Why are women afraid to rock, I ask her. For Isbister, there is a more subtle art of rocking with an acoustic. Though she concedes that women tend to flock to acoustics before approaching an electric guitar, there is something to be said for being a good folk singer.

"When I write, I go from an internal, intuitive place," she says. "It's not so much about 'rockin,' but I think I have some rhythms that you don't hear all over folk. I'm not just strumming. I have heard people say, 'She plays the #### out of that guitar.'"

In fact, she does. At her CD opening last weekend at Cups in Fondren, Isbister worked her guitar. Even sitting, she moved her body a bit like a rocker, moving her knees to the rhythm, dipping her body as she lost herself in chord progressions.

She doesn't really need an electric guitar. But even if an electric guitar might not be in Isbister's near future, she is encouraging other gals to pick it up. In fact, she may very well be training Jackson's youngest rocker—Bet McNeel. In addition to creating her own tunes, Isbister is a guitar teacher. Lately, she has been training 8-year-old McNeel on acoustic, but she wouldn't be surprised if McNeel picks up an electric Fender mini in the near future.

At 8 years old, Bet McNeel is already a rock star. Sporting bellbottoms, a sparkly belt, a visor and one very rock 'n' roll tank top, McNeel stops our interview to play me a song she wrote. From the opening bar of "Can We Be in a Band?" McNeel seems like a cooler version of Courtney Love, more innocent but with that same weathered rock drawl that has made Love's band Hole famous. Keeping rhythm behind her, younger sister Emma may be the next female drum tour-de-force. Throw in another girl, and they could be the Sleater-Kinney of the future.

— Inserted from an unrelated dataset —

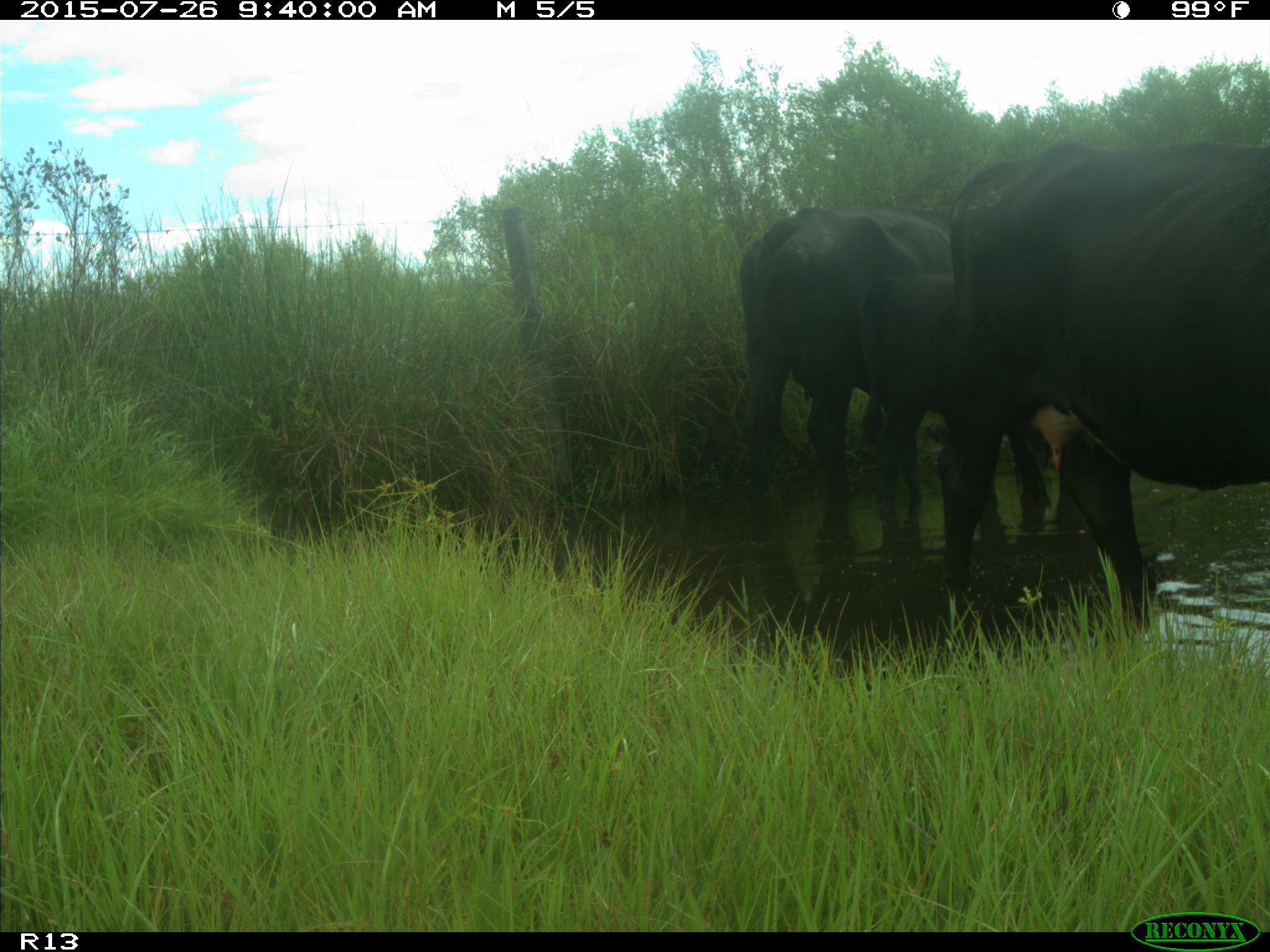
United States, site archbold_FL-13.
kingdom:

But they already have an extra girl—a handful of extra girls. Bet lists off almost a dozen names of people who'll be helping at their concert this weekend in her Fondren home. Her friend Zoe will be on piano, at least for the first two songs. Other friends are in charge of costumes and lights. Isbister is scheduled to sit in on a few songs, too. Together, they comprise the Go Cheetahs, perhaps Jackson's next big rock band.

Playing music is an obvious decision to both McNeel sisters. Bet offers, "I was always into making up songs, so I thought I should learn to write music to go with them."

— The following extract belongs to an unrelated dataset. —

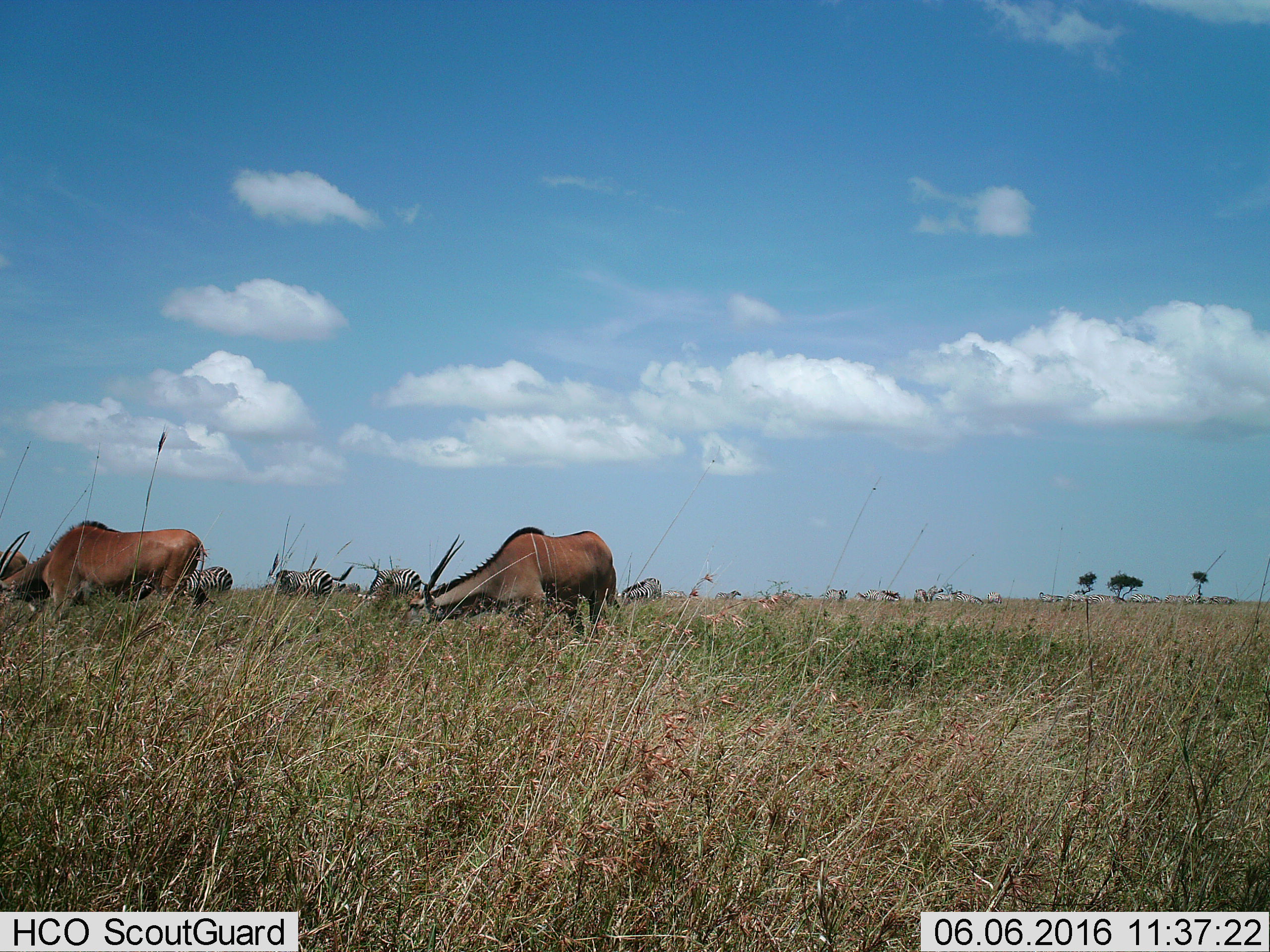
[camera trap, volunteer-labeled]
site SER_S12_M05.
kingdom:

Once Bet picked up the guitar and started singing, sister Emma was right behind, adding drums to the McNeel family music room.

It doesn't bother Bet or Emma that there aren't enough female musician role models. Bet says, "There are some girl musicians, so we just need to encourage more girls to play, and it'll get it better."

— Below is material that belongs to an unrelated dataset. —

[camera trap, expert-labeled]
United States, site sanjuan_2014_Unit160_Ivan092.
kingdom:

Bet, Emma and a slew of other girl rockers (electric, or not) will get that chance this Thursday night, June 9, at Hal & Mal's from 6 p.m. to 1 a.m. when the JFP hosts its first annual Chick Ball—a benefit for the Center for Violence Prevention featuring all female musicians and artists. While the main goal is to raise money for the shelter and awareness about domestic violence, it is also pretty important to show off the artistic chick talent in Jackson. Tickets are $5, or $10 to be registered for a door prize. Please join the JFP to hear great chick music, buy some art by women and help raise awareness about a very important problem for Mississippi women.

Previous Comments


Several of the musicians in this story will be playing at the Chick Ball Thursday night, including Rachel James, Laurel Isbister, Bet and Emma McNeel. Be there, or be squarer than you can possibly be. ;-)


Also, just for the record, all you guys need to show up and support these women musicians. I've seen plenty chicks out at your gigs! Let's get our women music scene going. You get to do TWO great things Thursday night: support Jackson women artists, and support a very vital and necessary cause. And it won't cost you a whole lot. Please join us for a very fun night.